Total VET students and courses data is reported for the calendar year. Program enrolments are the qualifications, courses and skill sets in which students are enrolled in a given period. For students enrolled in multiple programs, all programs are counted. Program completion indicates that a student has completed a structured and integrated program of education or training. Location data uses student residence. Subject enrolment is registration of a student at a training delivery location for the purpose of undertaking a module, unit of competency or subject. For more information on the terms and definitions please refer to the Total VET Activity students and courses: terms and definitions document. 

Low counts (less than 5) are not reported to protect client confidentiality.  

Percentages are rounded to one decimal place.  This can lead to situations where the total sum of proportions in a chart may not add up to exactly 100%.

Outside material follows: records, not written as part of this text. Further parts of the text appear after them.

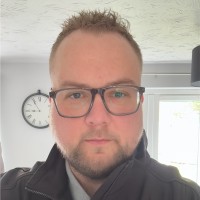 Luke Till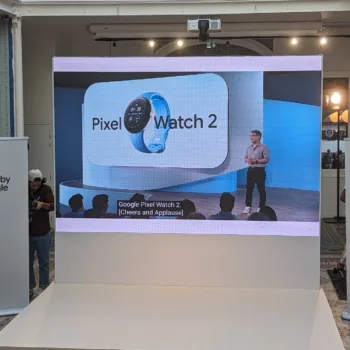 PXL 20231004 141327235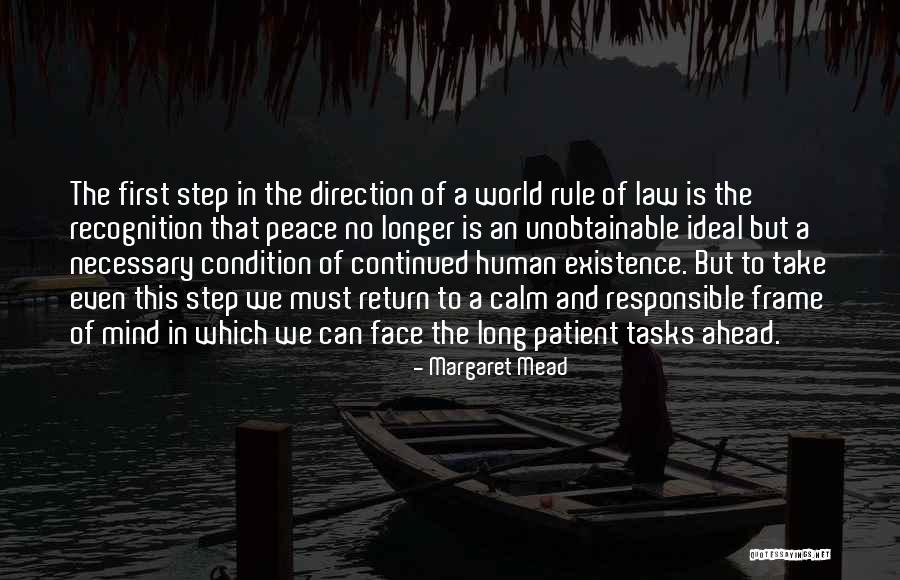 Barkovich Pediatric Neuroimaging Quotes By Margaret Mead Barkovich Pediatric Neuroimaging Quotes By Margaret Mead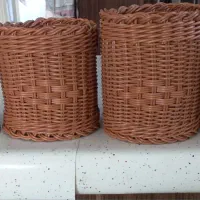 جاقاشقی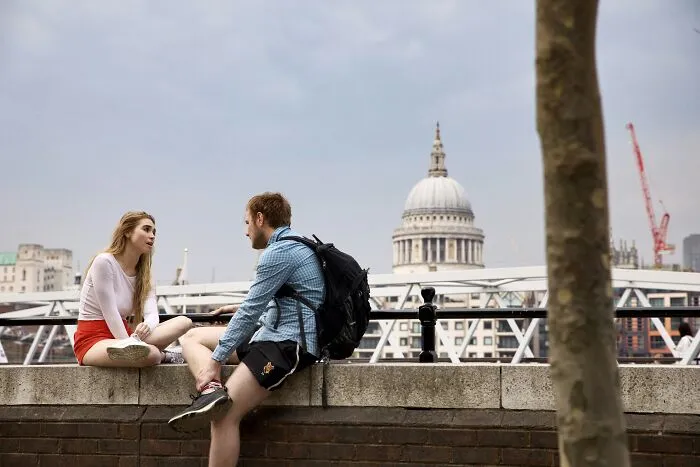 30 Times People Were Turned Down So Respectfully, They Didn’t Mind It
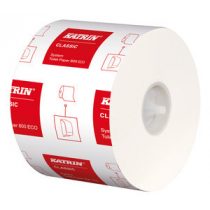 AlSun Trade Hungary Kft.  product image 2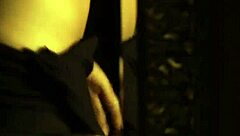 I thought I could steal from the garage without getting caught, but the hot teen thief ended up punished with ass blowjob hardcore action.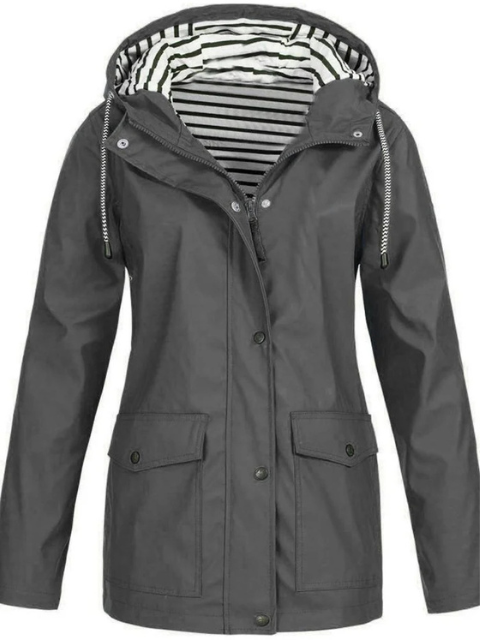 Brynn | Women’s Jacket | Comfortable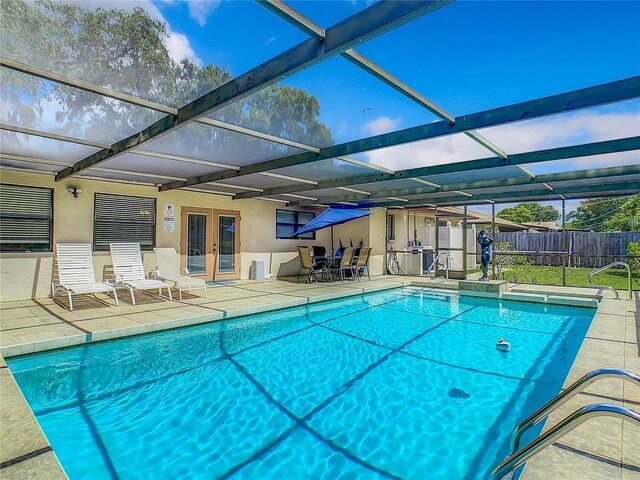 2512 Regatta Dr, Sarasota, FL 34231 - photo 39
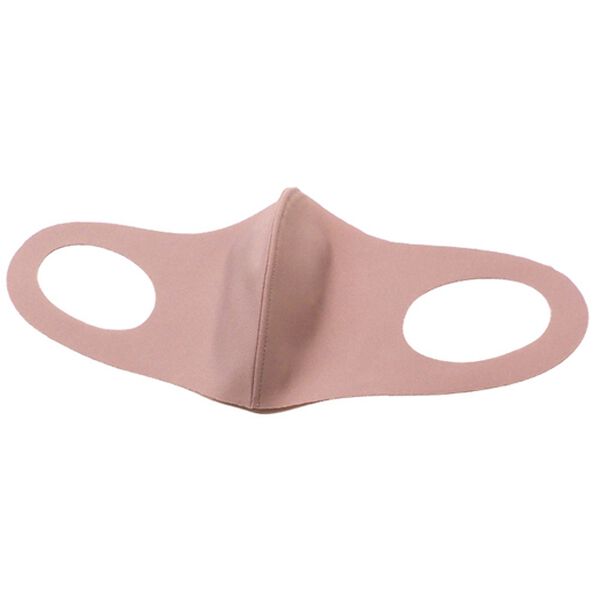 「【４色組】手ぶらでお出かけ！ポケットＴシャツ（カットソー）」｜詳細画像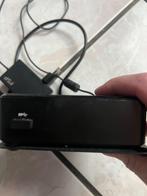 i5 mini pc met hdmi en ophangbeugel, Computers en Software, Desktop Pc's, Ophalen, Gebruikt, 2 tot 3 Ghz, SSD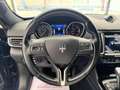 Maserati Levante V6 Diesel Q4 250cv Blauw - thumbnail 7
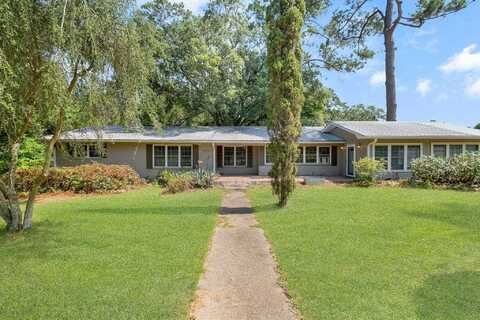 Seminole, MONTICELLO, FL 32344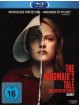 The Handmaid's Tale: Der Report der Magd - Staffel 2 Blu-ray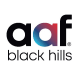 AAF Black Hills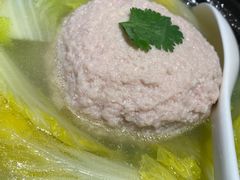 -百富源·海鲜辽菜(浑河堡店)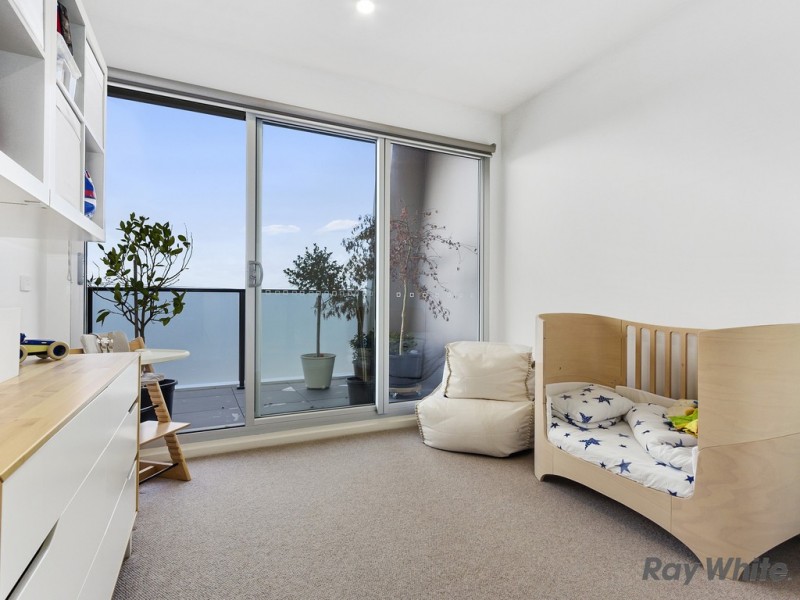 214/339-345 Mitcham Road, Mitcham VIC 3132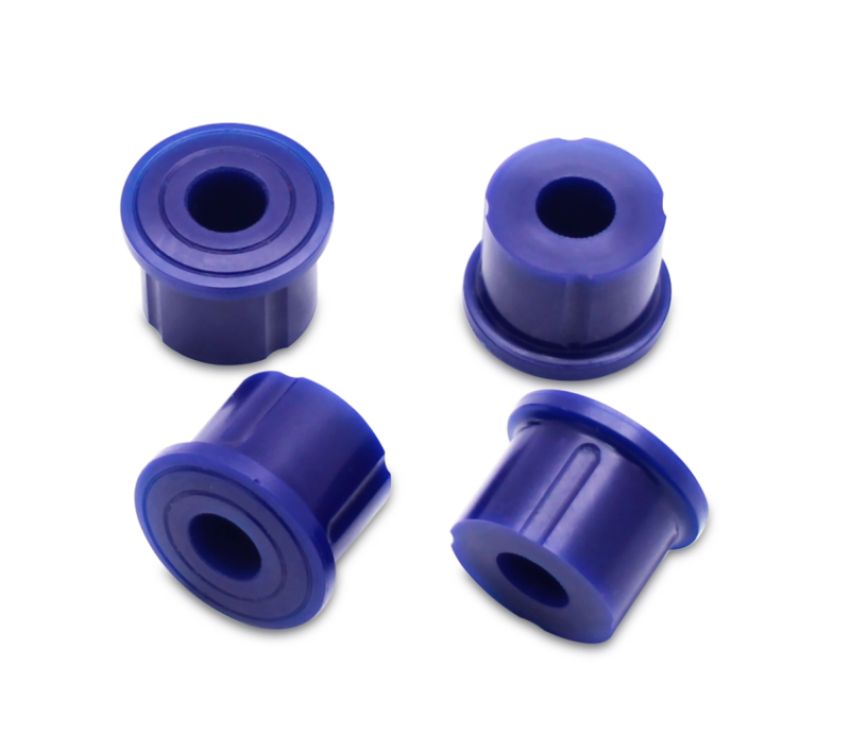 Superpro SPF0055K Nissan-Sprg/Fr/Eye Bush
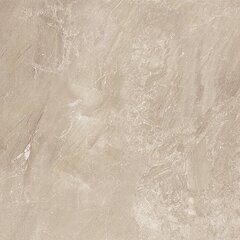 Керамогранит Avelana коричневый 400x400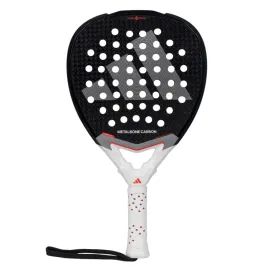 adidas-metalbone-carbon-3.4-2025-padel-racket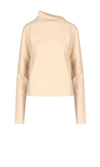 LEMAIRE TOP,11503828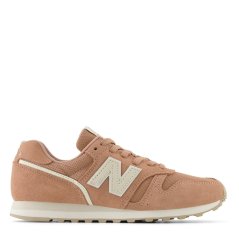 New Balance 373 Pink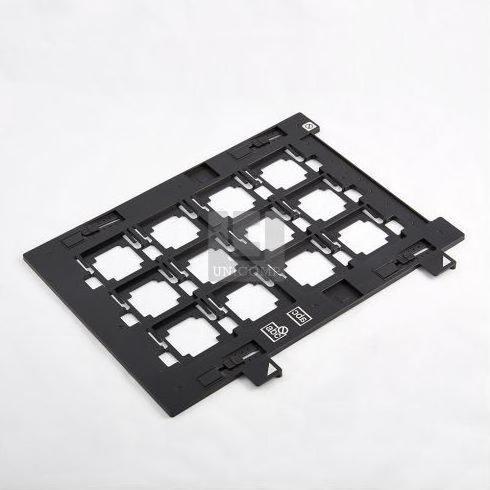Produktbild Epson 1638268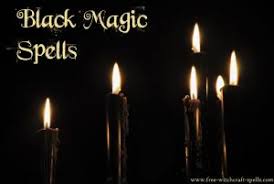 Spirituous Black Magic Spells/Love Spells in Winnipeg Sydney Australia Canada Norway +256785145358 Image eClassifieds4u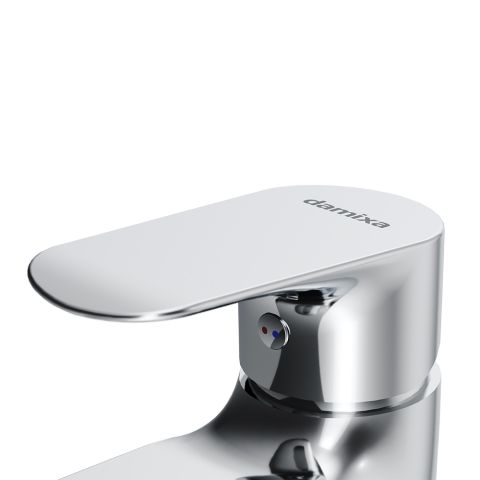 Смеситель для полотенец Palace Grand 460210000 — фото 6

PUA Public Safety Training Package apprentice and trainee data has been extracted from the National Apprentice and Trainee collection, including:

  • 2010 to 2016 commencements
  • 2010 to 2016 completions 
  • 2016 apprentices and trainees in-training October to December 2016 collection, by qualification and State and Territory of data submitter.